Texto de lectura:
--

La misión de la Agencia Espacial Europea (ESA) Rosetta ha obtenido las primeras imágenes del asteroide 2867 Steins. Las imágenes tomadas por las dos cámaras del instrumento OSIRIS muestran que el asteroide tiene una forma de diamante poco común, con un diámetro efectivo de 5,3 kilómetros y un cráter de gran tamaño, cerca del polo sur del asteroide, de 2,1 kilómetros de diámetro. El estudio se ha publicado en la revista ‘Science’.
Redacción | 8 de enero de 2010
Los investigadores del equipo internacional sugieren que ha sido la luz solar la que ha tallado este diamante, mediante lo que se denomina el efecto YORP: la radiación del Sol puede alterar la rotación del asteroide sobre su propio eje. Las imágenes de OSIRIS constituyen la primera evidencia visual del efecto YORP sobre un asteroide del cinturón principal.

--

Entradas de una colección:
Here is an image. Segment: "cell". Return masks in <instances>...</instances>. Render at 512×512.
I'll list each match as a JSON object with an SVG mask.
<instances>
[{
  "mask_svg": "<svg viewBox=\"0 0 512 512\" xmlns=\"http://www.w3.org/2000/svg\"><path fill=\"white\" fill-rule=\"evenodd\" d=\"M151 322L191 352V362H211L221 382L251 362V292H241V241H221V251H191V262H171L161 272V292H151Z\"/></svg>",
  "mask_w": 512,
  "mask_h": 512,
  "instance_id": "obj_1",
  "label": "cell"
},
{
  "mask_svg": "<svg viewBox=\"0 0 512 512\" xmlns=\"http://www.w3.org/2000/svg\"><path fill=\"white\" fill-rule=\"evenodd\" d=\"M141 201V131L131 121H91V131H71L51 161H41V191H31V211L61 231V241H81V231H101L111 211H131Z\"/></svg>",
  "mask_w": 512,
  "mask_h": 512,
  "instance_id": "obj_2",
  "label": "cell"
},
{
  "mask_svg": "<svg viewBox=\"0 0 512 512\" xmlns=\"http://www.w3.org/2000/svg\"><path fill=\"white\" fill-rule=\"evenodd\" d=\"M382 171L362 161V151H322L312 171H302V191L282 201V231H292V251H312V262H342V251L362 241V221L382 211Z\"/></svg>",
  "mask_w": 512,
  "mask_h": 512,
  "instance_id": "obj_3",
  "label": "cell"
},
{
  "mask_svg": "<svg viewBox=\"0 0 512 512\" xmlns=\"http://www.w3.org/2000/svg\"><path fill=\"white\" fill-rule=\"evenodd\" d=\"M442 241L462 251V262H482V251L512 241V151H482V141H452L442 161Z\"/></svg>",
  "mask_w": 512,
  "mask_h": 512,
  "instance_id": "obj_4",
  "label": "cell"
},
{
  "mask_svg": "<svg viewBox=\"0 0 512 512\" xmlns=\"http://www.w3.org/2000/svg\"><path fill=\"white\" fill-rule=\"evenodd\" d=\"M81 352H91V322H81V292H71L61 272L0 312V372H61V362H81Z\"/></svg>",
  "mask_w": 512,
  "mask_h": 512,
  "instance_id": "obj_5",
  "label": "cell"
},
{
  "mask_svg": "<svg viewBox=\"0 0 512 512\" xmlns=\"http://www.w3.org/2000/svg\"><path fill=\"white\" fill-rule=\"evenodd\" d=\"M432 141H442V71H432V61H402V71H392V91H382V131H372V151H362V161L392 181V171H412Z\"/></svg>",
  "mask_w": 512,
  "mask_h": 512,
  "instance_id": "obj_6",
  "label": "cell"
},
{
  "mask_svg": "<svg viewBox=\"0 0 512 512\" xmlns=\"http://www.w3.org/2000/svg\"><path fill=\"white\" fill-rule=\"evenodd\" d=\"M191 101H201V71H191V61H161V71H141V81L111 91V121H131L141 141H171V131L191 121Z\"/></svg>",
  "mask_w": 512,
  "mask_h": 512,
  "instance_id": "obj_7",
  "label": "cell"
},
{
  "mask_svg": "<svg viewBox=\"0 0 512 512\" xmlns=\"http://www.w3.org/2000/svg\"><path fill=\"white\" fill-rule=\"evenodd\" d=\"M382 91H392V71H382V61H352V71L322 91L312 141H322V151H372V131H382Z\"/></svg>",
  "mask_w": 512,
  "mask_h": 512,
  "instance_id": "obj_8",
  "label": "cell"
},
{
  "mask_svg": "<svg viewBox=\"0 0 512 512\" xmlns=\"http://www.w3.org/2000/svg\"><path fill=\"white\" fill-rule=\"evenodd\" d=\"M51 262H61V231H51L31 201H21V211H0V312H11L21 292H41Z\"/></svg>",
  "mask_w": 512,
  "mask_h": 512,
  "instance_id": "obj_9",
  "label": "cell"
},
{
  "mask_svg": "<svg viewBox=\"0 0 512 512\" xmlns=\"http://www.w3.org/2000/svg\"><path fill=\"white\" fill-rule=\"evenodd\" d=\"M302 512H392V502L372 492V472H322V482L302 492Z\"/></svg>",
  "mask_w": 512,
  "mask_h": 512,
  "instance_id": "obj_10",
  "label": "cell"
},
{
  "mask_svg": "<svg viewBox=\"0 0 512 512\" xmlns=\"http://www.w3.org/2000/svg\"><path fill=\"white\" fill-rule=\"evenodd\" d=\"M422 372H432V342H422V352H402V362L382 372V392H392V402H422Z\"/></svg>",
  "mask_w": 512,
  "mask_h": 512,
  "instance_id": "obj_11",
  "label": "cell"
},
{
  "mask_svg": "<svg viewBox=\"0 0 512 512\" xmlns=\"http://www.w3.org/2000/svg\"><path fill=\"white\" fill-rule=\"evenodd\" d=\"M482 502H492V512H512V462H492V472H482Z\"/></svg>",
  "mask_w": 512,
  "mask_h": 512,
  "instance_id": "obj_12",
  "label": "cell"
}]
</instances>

--

Instrucciones:
Extrae sin cambios del texto sobre el asteroide Steins el fragmento que va desde "Redacción | 8" hasta "del cinturón principal.", ambos incluidos. Las entradas provienen de otra fuente distinta del texto.

Tu respuesta:
Redacción | 8 de enero de 2010
Los investigadores del equipo internacional sugieren que ha sido la luz solar la que ha tallado este diamante, mediante lo que se denomina el efecto YORP: la radiación del Sol puede alterar la rotación del asteroide sobre su propio eje. Las imágenes de OSIRIS constituyen la primera evidencia visual del efecto YORP sobre un asteroide del cinturón principal.